Comment 1 David Baron 2001-10-24 08:51:22 UTC
Created attachment 34862 [details]
strdup_perf.c

Comment 2 Jakub Jelinek 2001-10-24 09:54:50 UTC
You know how imprecise that measurement is, especially when the loop is
long enough for reschedule, right?
I've modified the test to measure the minimum amount of ticks for a strdup
resp. my_strdup call during those 3 million invocations, and the real timing
really depends on the actual flags used to compile strdup_perf.c
(especially whether -O2 (resp. -O3) is used or whether -fno-builtin is used).

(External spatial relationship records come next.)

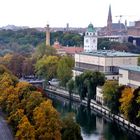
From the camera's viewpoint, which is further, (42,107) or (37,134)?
(42,107)

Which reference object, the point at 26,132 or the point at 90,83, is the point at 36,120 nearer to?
the point at 26,132

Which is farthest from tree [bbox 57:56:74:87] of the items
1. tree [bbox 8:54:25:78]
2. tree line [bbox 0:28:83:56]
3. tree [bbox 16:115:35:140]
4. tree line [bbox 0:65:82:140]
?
tree line [bbox 0:28:83:56]

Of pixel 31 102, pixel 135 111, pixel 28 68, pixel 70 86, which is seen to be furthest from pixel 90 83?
pixel 28 68

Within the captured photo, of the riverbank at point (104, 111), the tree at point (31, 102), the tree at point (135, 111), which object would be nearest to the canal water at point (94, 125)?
the riverbank at point (104, 111)

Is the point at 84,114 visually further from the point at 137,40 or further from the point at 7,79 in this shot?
the point at 137,40

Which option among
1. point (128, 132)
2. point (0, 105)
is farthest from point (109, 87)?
point (0, 105)

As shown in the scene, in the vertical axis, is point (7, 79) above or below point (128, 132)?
above
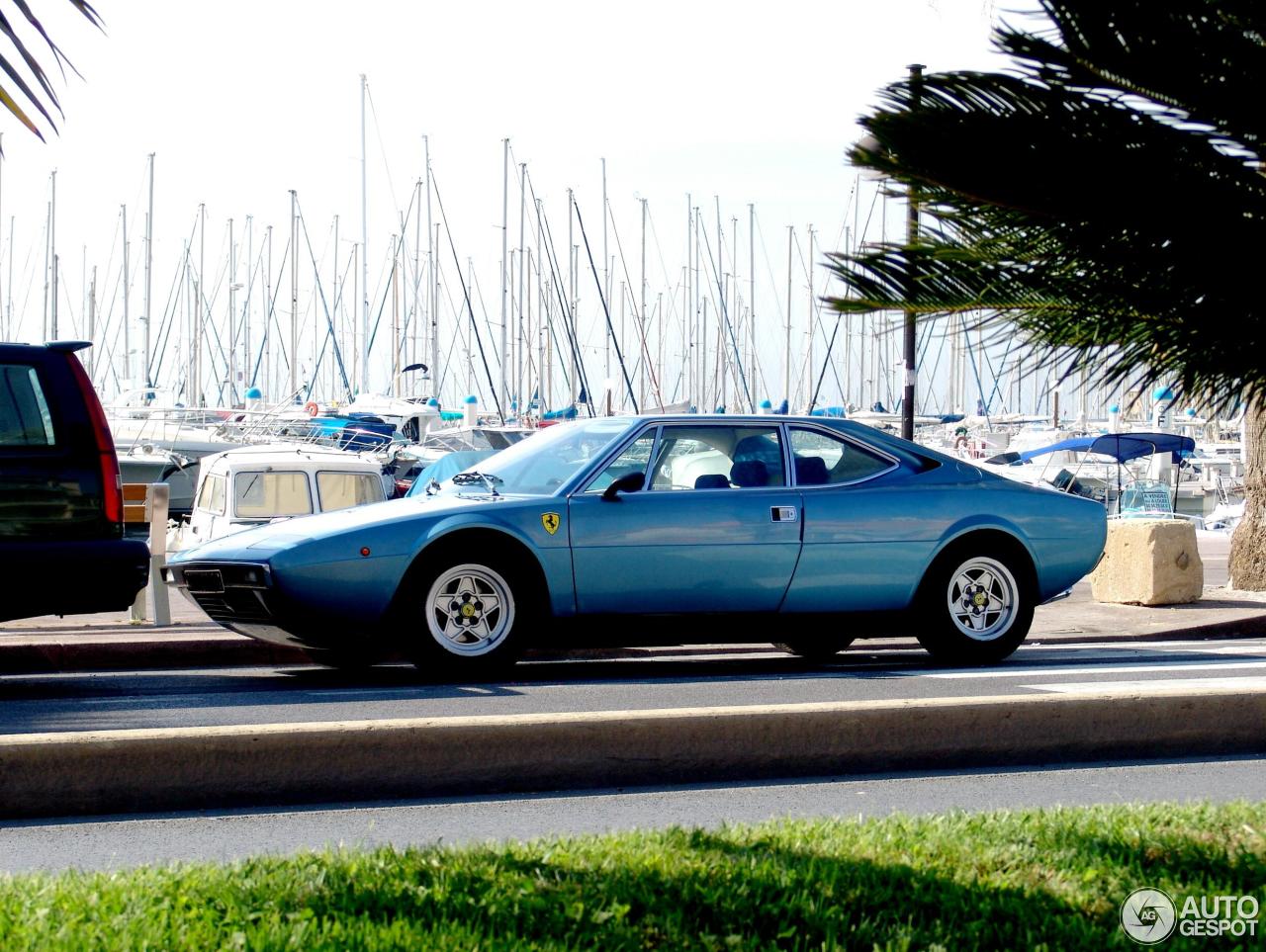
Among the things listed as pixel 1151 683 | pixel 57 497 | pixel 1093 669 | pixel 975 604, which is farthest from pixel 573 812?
pixel 1093 669

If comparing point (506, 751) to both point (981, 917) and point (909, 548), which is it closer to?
point (981, 917)

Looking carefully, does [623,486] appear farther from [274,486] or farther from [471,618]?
[274,486]

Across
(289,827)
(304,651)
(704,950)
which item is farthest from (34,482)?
(704,950)

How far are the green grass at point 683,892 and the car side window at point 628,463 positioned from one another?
433cm

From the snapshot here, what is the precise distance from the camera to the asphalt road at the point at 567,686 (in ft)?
25.2

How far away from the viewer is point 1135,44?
4.36 meters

If optimizing and -fno-builtin is not specified, then gcc itself optimizes
strdup away (but of course not my_strdup), as it knows the length of the string,
so just calls malloc and memcpy (or if memcpy is worth expanding inline, only
calls malloc).
So, I usually get numbers like ~ 550 ticks for builtin strdup and ~ 2600 ticks
for either not builtin strdup or my_strdup.